My fangs throbbed. My hands shook. Selena gripped my arm, her own breath coming in ragged bursts. Behind us, I heard Valentin swear under his breath and Rose whisper something in a language I didn't recognize—a prayer, maybe, or a ward.

Furniture lay scattered and broken—chairs splintered into kindling, a long dining table split down the center as if something massive had been slammed onto it. Holes punched through the walls, some the size of fists, others large enough to crawl through.

This wasn't just a castle. This was a slaughterhouse. A birthplace. Both at once.

How many people had Dracula killed here? In those first days after Balthazar's deal, when a man became something monstrous and didn't yet know how to control the hunger—how many had he dragged through these halls?

I stared at the blood-blackened floor and felt something I didn't expect.

Pity. For a man who'd sold his soul and woke up to discover what the price really was. He hadn't been evil. Not at first. He'dbeen out of control. Just like me when I'd been possessed. Just like me when I'd hurt my mother.

Selena's hand found mine. She didn't say a word. She didn't need to.

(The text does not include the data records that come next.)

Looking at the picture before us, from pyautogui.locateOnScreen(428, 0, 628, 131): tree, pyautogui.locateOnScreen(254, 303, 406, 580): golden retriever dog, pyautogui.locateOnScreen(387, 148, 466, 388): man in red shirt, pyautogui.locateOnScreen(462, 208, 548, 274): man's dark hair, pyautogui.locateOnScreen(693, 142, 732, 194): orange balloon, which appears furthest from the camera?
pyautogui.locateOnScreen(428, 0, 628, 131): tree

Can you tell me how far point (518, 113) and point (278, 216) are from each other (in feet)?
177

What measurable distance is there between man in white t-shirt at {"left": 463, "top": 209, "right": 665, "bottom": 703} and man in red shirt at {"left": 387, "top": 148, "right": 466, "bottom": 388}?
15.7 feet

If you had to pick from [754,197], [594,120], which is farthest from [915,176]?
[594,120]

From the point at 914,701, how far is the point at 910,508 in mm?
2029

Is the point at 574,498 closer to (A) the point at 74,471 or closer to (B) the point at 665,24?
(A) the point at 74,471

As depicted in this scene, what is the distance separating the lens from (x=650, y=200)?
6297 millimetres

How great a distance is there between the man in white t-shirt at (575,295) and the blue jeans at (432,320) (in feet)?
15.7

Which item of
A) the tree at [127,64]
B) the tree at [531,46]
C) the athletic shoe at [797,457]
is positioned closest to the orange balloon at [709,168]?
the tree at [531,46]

A wooden staircase rose from the far end of the hall, the steps warped and groaning under the weight of centuries. The scent was stronger here—pulling me upward, tugging at something deep in my chest like a hook on a line.

Then I saw the footprints.

Fresh tracks in the thick layer of dust coating the stairs. Someone had walked up these steps recently. The prints were clear, deliberate, unhurried—whoever had made them wasn’t sneaking. They’d walked up those stairs like they owned the place.